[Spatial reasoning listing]
____

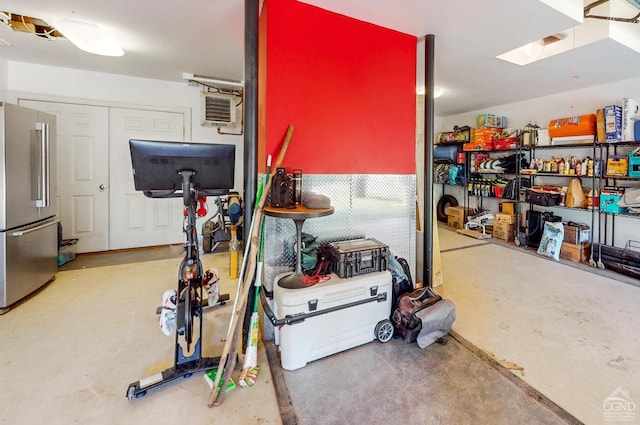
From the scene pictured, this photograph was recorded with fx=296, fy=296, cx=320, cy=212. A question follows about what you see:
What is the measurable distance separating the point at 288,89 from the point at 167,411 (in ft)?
7.57

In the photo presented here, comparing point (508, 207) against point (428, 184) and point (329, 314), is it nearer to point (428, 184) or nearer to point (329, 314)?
point (428, 184)

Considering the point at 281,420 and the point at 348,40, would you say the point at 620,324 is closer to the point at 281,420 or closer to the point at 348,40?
the point at 281,420

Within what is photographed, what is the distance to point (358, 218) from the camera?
2.80 metres

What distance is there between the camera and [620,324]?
8.61 ft

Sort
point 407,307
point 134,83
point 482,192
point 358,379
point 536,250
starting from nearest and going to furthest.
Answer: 1. point 358,379
2. point 407,307
3. point 134,83
4. point 536,250
5. point 482,192

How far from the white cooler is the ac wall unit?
12.1 feet

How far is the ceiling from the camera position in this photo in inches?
99.6

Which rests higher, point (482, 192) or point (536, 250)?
point (482, 192)

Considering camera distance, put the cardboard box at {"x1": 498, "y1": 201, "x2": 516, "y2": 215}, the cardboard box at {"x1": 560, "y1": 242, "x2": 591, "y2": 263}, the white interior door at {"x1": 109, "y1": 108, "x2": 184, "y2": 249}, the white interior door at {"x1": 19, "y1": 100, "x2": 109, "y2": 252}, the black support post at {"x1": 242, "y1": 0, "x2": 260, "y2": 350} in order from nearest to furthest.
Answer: the black support post at {"x1": 242, "y1": 0, "x2": 260, "y2": 350}
the white interior door at {"x1": 19, "y1": 100, "x2": 109, "y2": 252}
the cardboard box at {"x1": 560, "y1": 242, "x2": 591, "y2": 263}
the white interior door at {"x1": 109, "y1": 108, "x2": 184, "y2": 249}
the cardboard box at {"x1": 498, "y1": 201, "x2": 516, "y2": 215}

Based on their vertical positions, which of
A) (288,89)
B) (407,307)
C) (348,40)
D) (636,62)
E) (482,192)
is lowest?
(407,307)

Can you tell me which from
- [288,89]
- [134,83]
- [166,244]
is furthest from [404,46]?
[166,244]

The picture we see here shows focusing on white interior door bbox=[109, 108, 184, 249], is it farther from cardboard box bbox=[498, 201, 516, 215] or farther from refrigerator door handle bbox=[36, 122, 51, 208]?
cardboard box bbox=[498, 201, 516, 215]

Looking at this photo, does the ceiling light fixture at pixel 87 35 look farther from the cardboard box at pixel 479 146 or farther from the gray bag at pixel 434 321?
the cardboard box at pixel 479 146

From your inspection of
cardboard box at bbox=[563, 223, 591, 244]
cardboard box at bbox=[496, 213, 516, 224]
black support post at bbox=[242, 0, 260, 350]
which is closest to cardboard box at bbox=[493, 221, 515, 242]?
cardboard box at bbox=[496, 213, 516, 224]
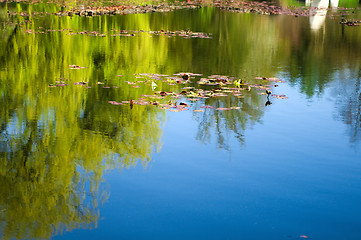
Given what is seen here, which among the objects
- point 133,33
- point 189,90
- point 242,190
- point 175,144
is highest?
point 133,33

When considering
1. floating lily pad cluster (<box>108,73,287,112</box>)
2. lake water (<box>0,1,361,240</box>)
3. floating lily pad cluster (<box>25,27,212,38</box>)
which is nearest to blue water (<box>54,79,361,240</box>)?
lake water (<box>0,1,361,240</box>)

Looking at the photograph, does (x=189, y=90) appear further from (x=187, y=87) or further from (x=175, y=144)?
(x=175, y=144)

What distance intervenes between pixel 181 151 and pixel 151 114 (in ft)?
7.39

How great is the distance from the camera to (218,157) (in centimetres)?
865

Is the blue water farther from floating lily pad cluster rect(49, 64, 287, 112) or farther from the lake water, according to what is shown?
floating lily pad cluster rect(49, 64, 287, 112)

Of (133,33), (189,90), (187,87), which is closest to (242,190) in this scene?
(189,90)

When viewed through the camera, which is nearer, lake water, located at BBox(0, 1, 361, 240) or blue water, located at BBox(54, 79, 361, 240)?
blue water, located at BBox(54, 79, 361, 240)

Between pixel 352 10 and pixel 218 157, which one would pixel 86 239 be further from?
pixel 352 10

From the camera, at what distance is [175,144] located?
30.2 feet

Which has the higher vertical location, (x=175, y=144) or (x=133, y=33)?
(x=133, y=33)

____

YOUR INSTRUCTIONS :: Reproduce the listing above word for word, leaving out the pictures.

OUTPUT OF THE EXERCISE ::
From the scene pictured, this photograph was recorded with fx=296, fy=296, cx=320, cy=212. A question follows about what you see:
What is the measurable distance separating the point at 288,89 from the point at 167,411 (in ft)?
7.57

In the photo presented here, comparing point (508, 207) against point (428, 184) and point (329, 314), is it nearer to point (428, 184) or nearer to point (329, 314)?
point (428, 184)

Considering the point at 281,420 and the point at 348,40, would you say the point at 620,324 is closer to the point at 281,420 or closer to the point at 348,40?
the point at 281,420

Within what is photographed, what is the distance to point (358, 218) from the camera?
2.80 metres

What distance is there between the camera and [620,324]?
8.61 ft

Sort
point 407,307
point 134,83
point 482,192
point 358,379
point 536,250
starting from nearest and going to furthest.
Answer: 1. point 358,379
2. point 407,307
3. point 134,83
4. point 536,250
5. point 482,192

How far from the white cooler is the ac wall unit?
12.1 feet

How far is the ceiling from the camera position in this photo in inches?
99.6

Which rests higher, point (482, 192) or point (536, 250)?
point (482, 192)

Considering camera distance, put the cardboard box at {"x1": 498, "y1": 201, "x2": 516, "y2": 215}, the cardboard box at {"x1": 560, "y1": 242, "x2": 591, "y2": 263}, the white interior door at {"x1": 109, "y1": 108, "x2": 184, "y2": 249}, the white interior door at {"x1": 19, "y1": 100, "x2": 109, "y2": 252}, the black support post at {"x1": 242, "y1": 0, "x2": 260, "y2": 350} in order from nearest to furthest.
Answer: the black support post at {"x1": 242, "y1": 0, "x2": 260, "y2": 350}
the white interior door at {"x1": 19, "y1": 100, "x2": 109, "y2": 252}
the cardboard box at {"x1": 560, "y1": 242, "x2": 591, "y2": 263}
the white interior door at {"x1": 109, "y1": 108, "x2": 184, "y2": 249}
the cardboard box at {"x1": 498, "y1": 201, "x2": 516, "y2": 215}

Based on their vertical positions, which of
A) (288,89)
B) (407,307)
C) (348,40)
D) (636,62)
E) (482,192)
is lowest?
(407,307)

Can you tell me which from
- [288,89]
- [134,83]
- [166,244]
is furthest from [404,46]?
[166,244]

The picture we see here shows focusing on white interior door bbox=[109, 108, 184, 249], is it farther from cardboard box bbox=[498, 201, 516, 215] or farther from refrigerator door handle bbox=[36, 122, 51, 208]?
cardboard box bbox=[498, 201, 516, 215]

Looking at this photo, does the ceiling light fixture at pixel 87 35 look farther from the cardboard box at pixel 479 146 or farther from the gray bag at pixel 434 321?
the cardboard box at pixel 479 146

From your inspection of
cardboard box at bbox=[563, 223, 591, 244]
cardboard box at bbox=[496, 213, 516, 224]
black support post at bbox=[242, 0, 260, 350]
which is closest to cardboard box at bbox=[493, 221, 515, 242]?
cardboard box at bbox=[496, 213, 516, 224]
Given what is seen here, which among the objects
- point 133,33
- point 189,90
- point 242,190
- point 175,144
is highest?
point 133,33

When considering
1. floating lily pad cluster (<box>108,73,287,112</box>)
2. lake water (<box>0,1,361,240</box>)
3. floating lily pad cluster (<box>25,27,212,38</box>)
which is nearest to blue water (<box>54,79,361,240</box>)?
lake water (<box>0,1,361,240</box>)

Looking at the photograph, does (x=189, y=90) appear further from (x=187, y=87) or further from (x=175, y=144)?
(x=175, y=144)

What distance intervenes between pixel 181 151 and pixel 151 114 (in ft)?
7.39

How great is the distance from the camera to (218,157) (in centimetres)?
865

Is the blue water farther from floating lily pad cluster rect(49, 64, 287, 112) or farther from the lake water, according to what is shown?
floating lily pad cluster rect(49, 64, 287, 112)

Of (133,33), (189,90), (187,87), which is closest to (242,190) in this scene?
(189,90)

When viewed through the camera, which is nearer, lake water, located at BBox(0, 1, 361, 240) or blue water, located at BBox(54, 79, 361, 240)?
blue water, located at BBox(54, 79, 361, 240)

Between pixel 352 10 and pixel 218 157, which one would pixel 86 239 be further from?
pixel 352 10

From the camera, at what distance is [175,144] located?
30.2 feet

Which has the higher vertical location, (x=175, y=144) or (x=133, y=33)?
(x=133, y=33)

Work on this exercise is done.